With a 109° angle and V∞ 3864.1549 m/s, the 2L4 "closest approach" to Venus is 0.2290354646802355 / (3864.1549 * 3864.1549) * 3.24859E14. That is 4983 km. It's... better than Aldrin to Mars, at 4640 km over - rather into - Earth. Still, our girl has a 6050 km radius herself. Unless you are piloting the Pegasus from TNG I'd really not advise this. If it wasn't a ghost ship before . . .
Yeah, I knew it was going to be a "Powered Cycler", to be polite; nonballistic. So let's look at doi 10.2514/3.25519 to see what Aldrin, Byrnes, and Longuski did about it in 1993; back before S1L1 was a twinkle in the latter two's eyes.
For that 1L1 cycler, a relatively small maneuver of about 230 m/s performed at aphelion of the cycler orbit can rotate the argument of periapsis by an amount sufficient to make the flyby of Earth occur at 1000 km above the surface
. What the three did was to look at the 15 (Earth) year cycle, which is 7 Mars years, to see what would happen to v∞ and closest-approach both over at Earth and Mars on each flyby.

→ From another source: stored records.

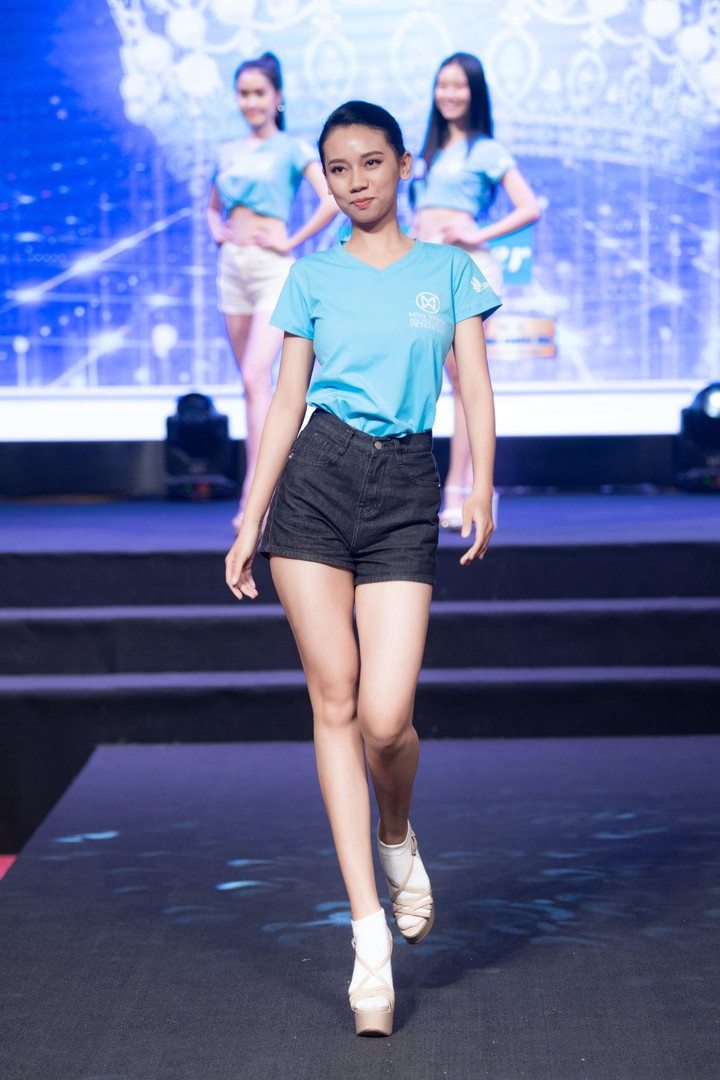 Hoa hậu Thế giới Việt Nam 2022 ảnh 10 Thí sinh có vòng eo nhỏ nhất Miss World Vietnam 2022 - 10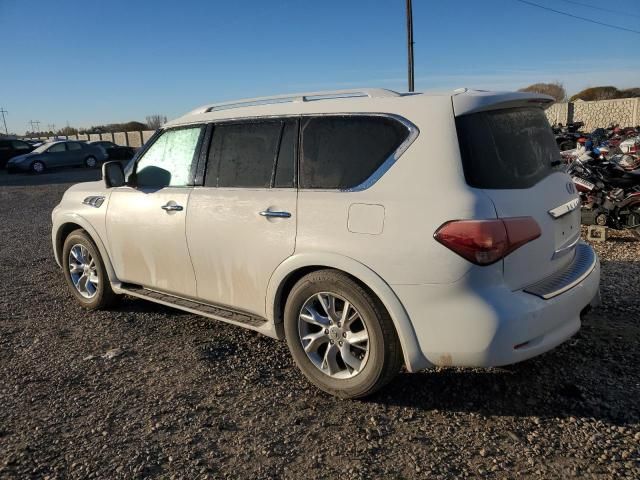 2012 Infiniti QX56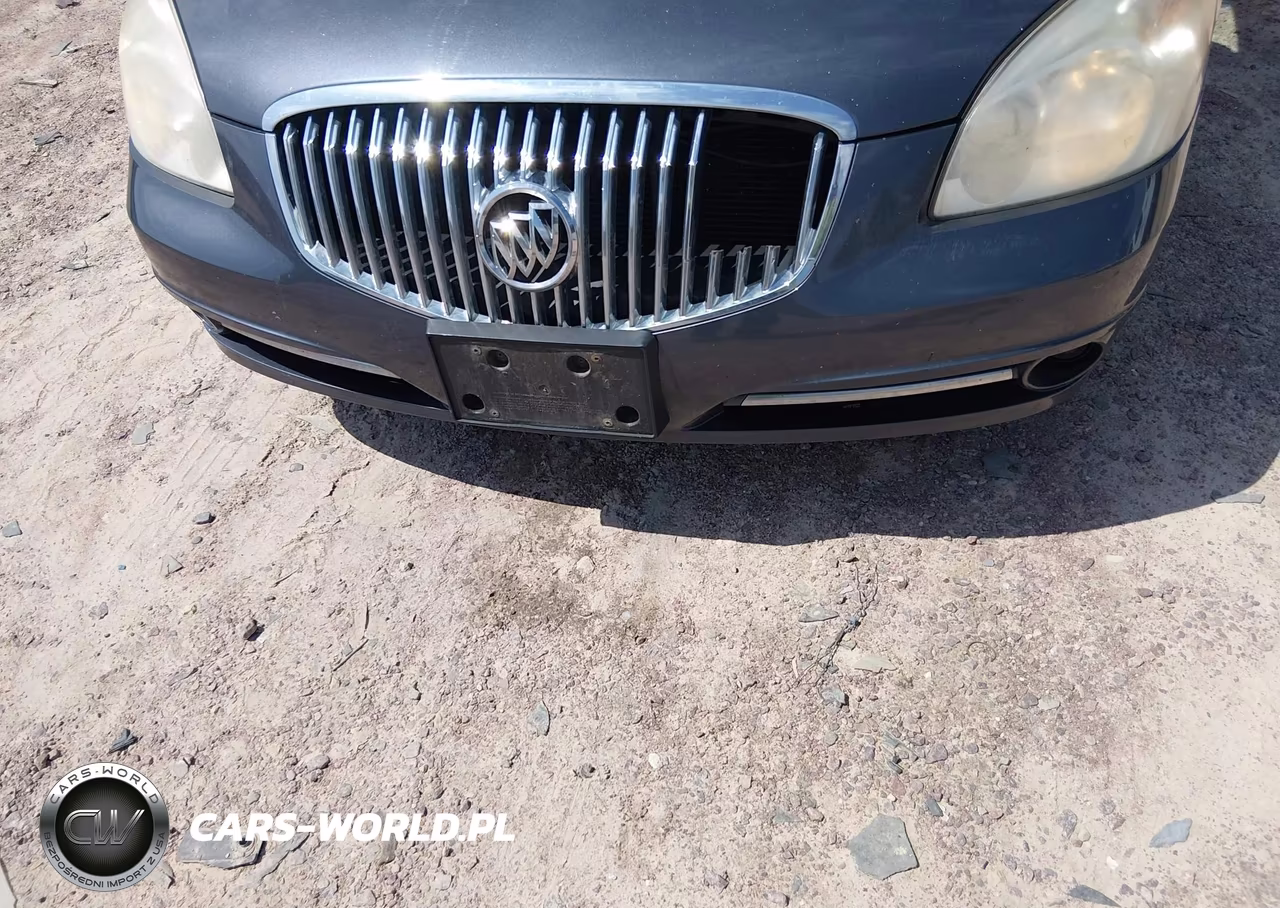 2011 Buick Lucerne Cxl VIN:1G4HC5EM1BU110260 - 6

For us that would be 13 Venus years... 8 Earth. In our case 2L4 aphelion is, at first turn, where it is closest to Earth. It then hits aphelion thrice more before its journey down to perihelion, and up to Venus.
So what we do, I guess, is list all the maneuvres for a Synod A outbound in its four revolutions. Then the next four, and so on, until twenty are complete (equivalent to 20 Hohmann orbits: 10 synods, 16 Earth years &c.). Synod B likewise. Repeat for inbound.